Meet Your New Digital Co-Worker: AI Agents

At CES 2025, NVIDIA CEO Jensen Huang dropped a statement that has been quietly echoing through boardrooms ever since:

“The IT department of every company is going to be the HR department of AI agents in the future. Today, they manage and maintain a bunch of software from the IT industry. In the future, they will maintain, nurture, onboard, and improve a whole bunch of digital agents and provision them to the companies to use. And so, your IT department is gonna become kind of like AI Agent HR.” (1)

It’s a provocative thought, but it captures a shift that is already underway. We’re moving beyond software as a tool and into a world where autonomous, goal-driven AI system “agents” will sit alongside us as co-workers. For leaders, the real challenge is not just adopting these technologies, but understanding what they mean for organizational design, team culture, and the very definition of work itself.

What Exactly Are AI Agents?

Unlike traditional AI tools, which act more like calculators on steroids or an overly eager intern, fast, smart, but ultimately dependent on human prompts and expertise, agentic AI systems can act with a degree of autonomy. They don’t just respond; they take initiative. McKinsey frames it as the move from “tools to teammates”, software that can pursue objectives, make decisions, and interact with humans as if they were colleagues (2. McKinsey, The Future of Work is Agentic).

The difference now is that AI agents are not just supporting roles, they are increasingly being positioned as collaborators. Agents that schedule meetings, monitor systems, or even write code are just the surface. Imagine digital colleagues that can handle compliance monitoring, optimize supply chains, or redesign customer journeys, without waiting for someone to press “run.”

From a leadership perspective, this raises many topics:

  • Governance becomes cultural. It’s not enough to regulate how people use technology; organizations will need to decide what kind of “colleagues” they are willing to trust with decision-making power.
  • Processes must be defined to the letter. These agents will be trained on workflows, not intuition. If processes are vague or inconsistent, outcomes will be unpredictable. Leaders will have to sharpen process definition in ways they may have avoided until now.
  • Work will fragment. Some tasks will shift entirely to agents, while others will become joint ventures between humans and digital counterparts.
  • Talent roles will blur. A project manager, a DevOps engineer, or a financial analyst may spend less time doing the work themselves and more time checking, training, and monitoring agents who do it for them.

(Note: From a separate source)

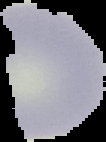
preparation = thin blood smear
image size = 106×142 pixels
result = no malaria parasites seen
image type = cell region segmented out of the field of view; surrounding area masked to black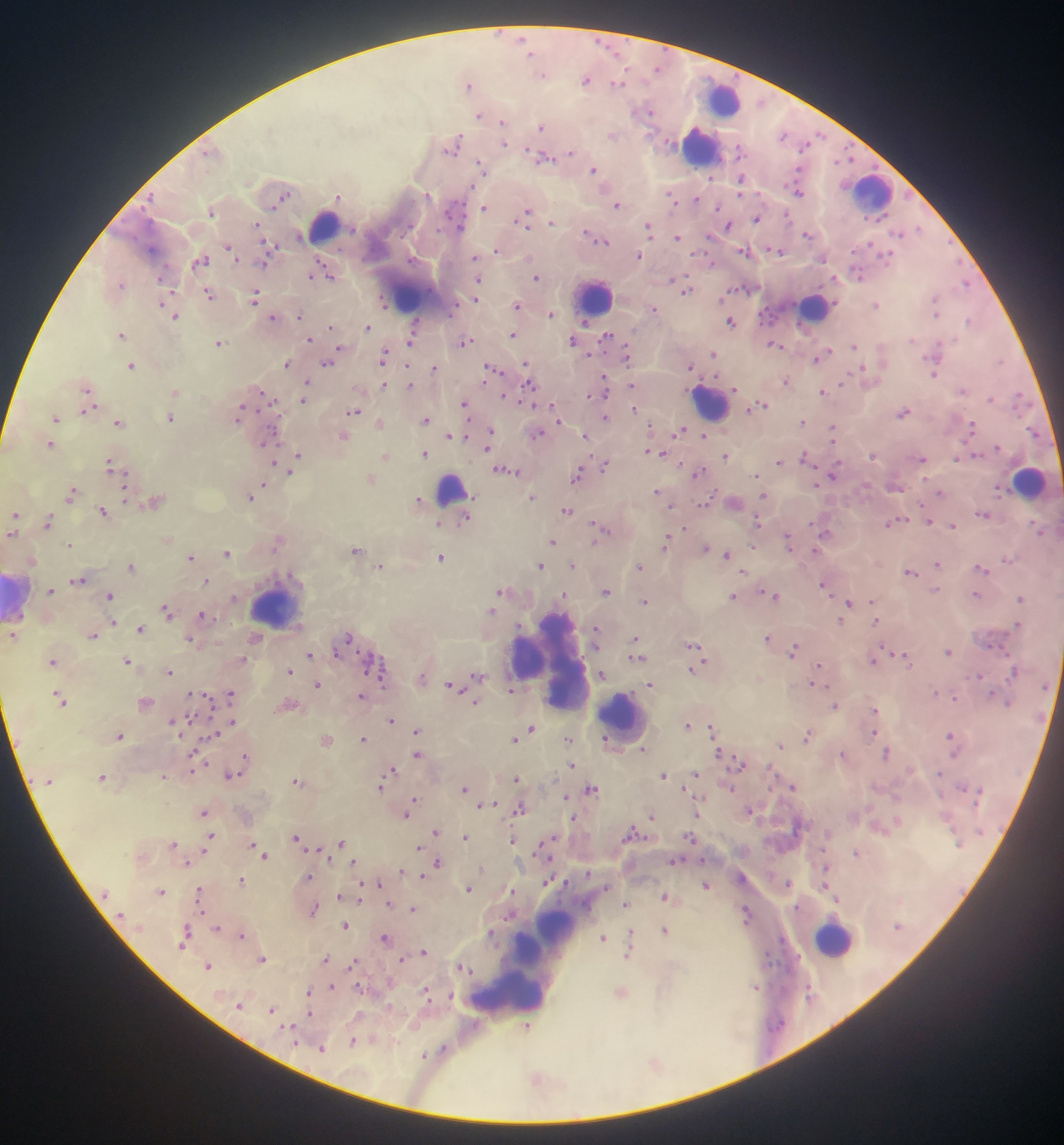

What this means for IT leaders

If in the future, much of human work becomes “AI agent handling”, checking, monitoring, building, does that mean everything collapses into IT? Will every leader, regardless of function, become a kind of mini-CIO?

The language of “co-workers” isn’t hype, it’s preparation. For CIOs, CTOs, and HR leaders, the leadership challenge is twofold:

  • Adoption Strategy. When do you experiment, when do you standardize, and when do you resist?
  • Workforce Redesign. What skills do you hire for when the job description itself might include “managing agents” alongside humans?

Huang’s analogy: IT as the HR department of AI, illustrates where this is headed. Provisioning agents won’t be a technical task alone; it will be an organizational one. The conversations happening now are less about if this will reshape work, and more about how fast it will spread and how much trust leaders are willing to place in these systems.

This is why, as someone who spends their days working with senior technology leaders on hiring strategy, I pay close attention to these shifts. They are not distant “what-ifs.” They are already shaping how organizations think about capability, culture, and the kind of leaders they need to bring in. If we are heading into a world where “everything is IT,” then leadership itself may be about preparing people not just to use technology, but to manage an entirely new class of digital colleagues.